The barbecue student went on to work at Valentina's Tex-Mex BBQ under pitmaster Miguel Vidal. It was a 3pm-3am shift five days a week in a nonstop whirlwind environment – prepping vegetables and salsas, tending fires, watching briskets, running food. At the same time, he was pursuing an Austin Community College advanced-track culinary degree to ensure he could build upon a strong academic foundation. These two experiences together helped him begin the Egyptian/Texan concept that would become known as KG BBQ.
"I would say that the inspiration came from Miguel, seeing this fusion happening firsthand, and seeing that it really works," says El-Ghayesh. "He's so dedicated and so proud of his culture and food. He loves barbecue and puts a spin on it that way. My cooking style is also very influenced by him." In fact, the first time El-Ghayesh tasted a homemade tortilla, it reminded him of an Egyptian country-style pressed bread called garadee.
"It's a little richer, but the char on the tortilla and the buttery taste took me right back," says El-Ghayesh. "If this worked really well with barbecue, I started thinking of the flavors of the food I ate and I started pairing things in my head."
After Valentina's, El-Ghayesh continued to gain experience at a number of other places, including brief stints at Freedmen's, Rollin Smoke BBQ, and Interstellar BBQ. There was also a year and a half of line-cooking at Lamberts, a glimpse into the meat processing industry at Lone Star Meats, and a role at Salt & Time to learn butchery and sausage-making. All this time, he was pursuing his own projects too. He started his first barbecue pop-up at South Austin honky-tonk Giddy Ups in 2017, initially serving traditional Texas barbecue, like brisket. His catering business and private cooking classes were ramping up when Dia's Market (812 Justin Lane) asked him to cook for their anniversary party that June. His food was so well-received that it developed into the current KG BBQ pop-up on the last Sunday every month.

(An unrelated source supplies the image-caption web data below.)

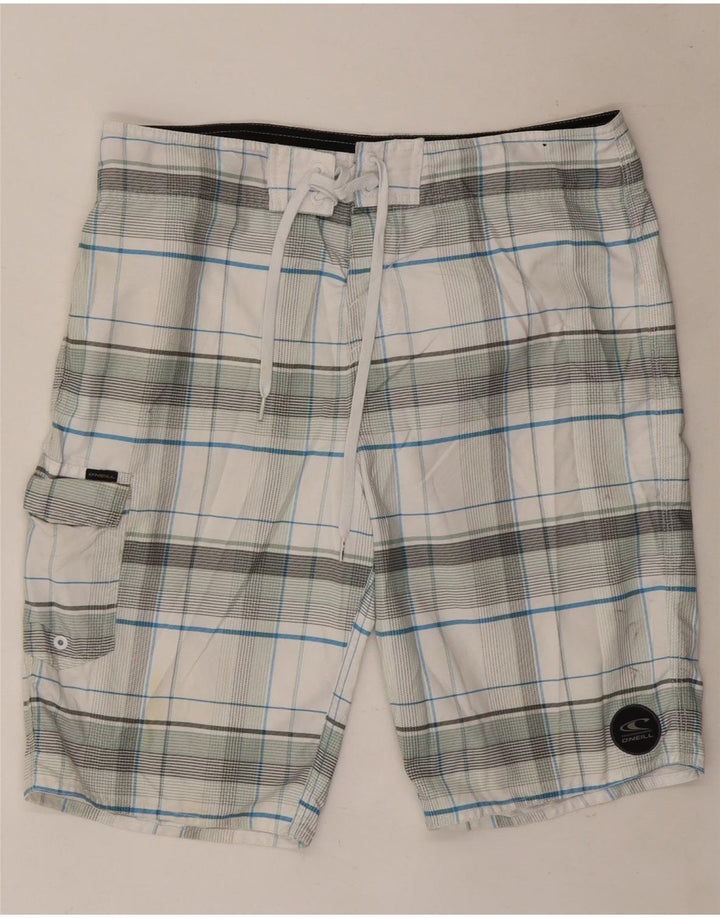 O'Neill Mens Swimming Shorts Medium  White Check Polyester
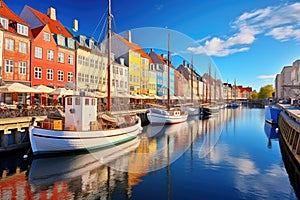 Nyhavn is one of the most beautiful canals in Copenhagen, Denmark. Amazing historical city center. Nyhavn New Harbour canal and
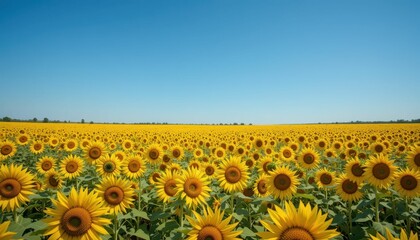 Fototapeta premium Vibrant Sunflower Field Under Clear Blue Sky in Summer Sunshine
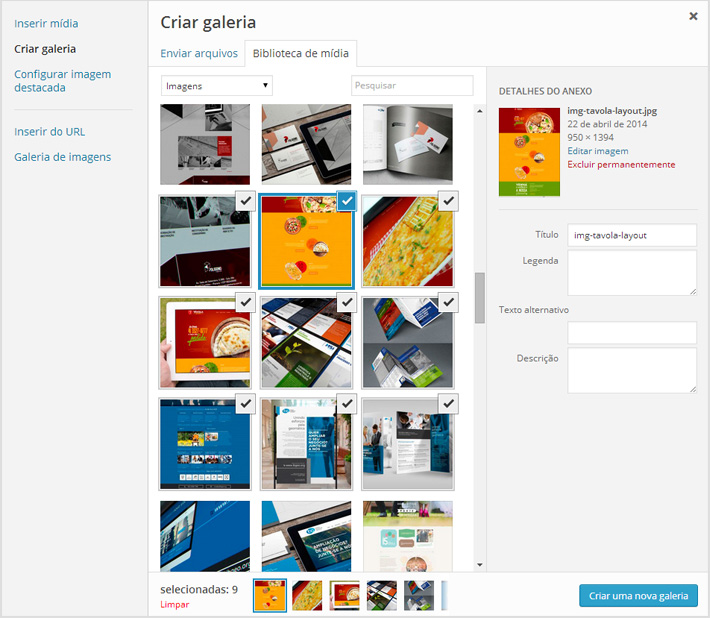 Inserir uma galeria de imagens no WordPress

April's pop-up had people lined up down the block. On the menu was za'atar and pomegranate pork ribs, lamb-bacon ribs with mint-serrano chimichurri, and chicken sausage with sundried tomatoes, green olives, and feta. Another big hit? Brisket, of course, served in Egyptian rice bowls sprinkled with pine nuts, pistachios, golden raisins, and a drizzle of tahini. And as real Texas barbecue lovers know, the sides can set apart a business. KG BBQ's unique sides include Lebanese buttermilk fattoush, house-made pickles, and beet-dyed "pink potato salad" – all splashes of brightness to each colorful tray.
"I think the diversity of the market here cultivates this environment where people are seeking new experiences with barbecue," says El-Ghayesh.
Last summer, he developed a supper club to share his Egyptian food and culture in a more intimate setting, and he plans to continue these experiences (with the addition of live Middle Eastern music and a belly dancer) once he finds the perfect venue. But right now, he's focused on finalizing his plans to launch a food truck at Dia's Market before 2022, with a brick-and-mortar to follow.
What does his family think of his well-deserved success? "They're very, very proud," El-Ghayesh says, adding that he can't wait to finally see them again in Egypt this summer after two years apart. But he'll have to come prepared.
"I can't walk into the house without showing that I have a brisket with me," he says with a huge smile. "That's what they expect of me now."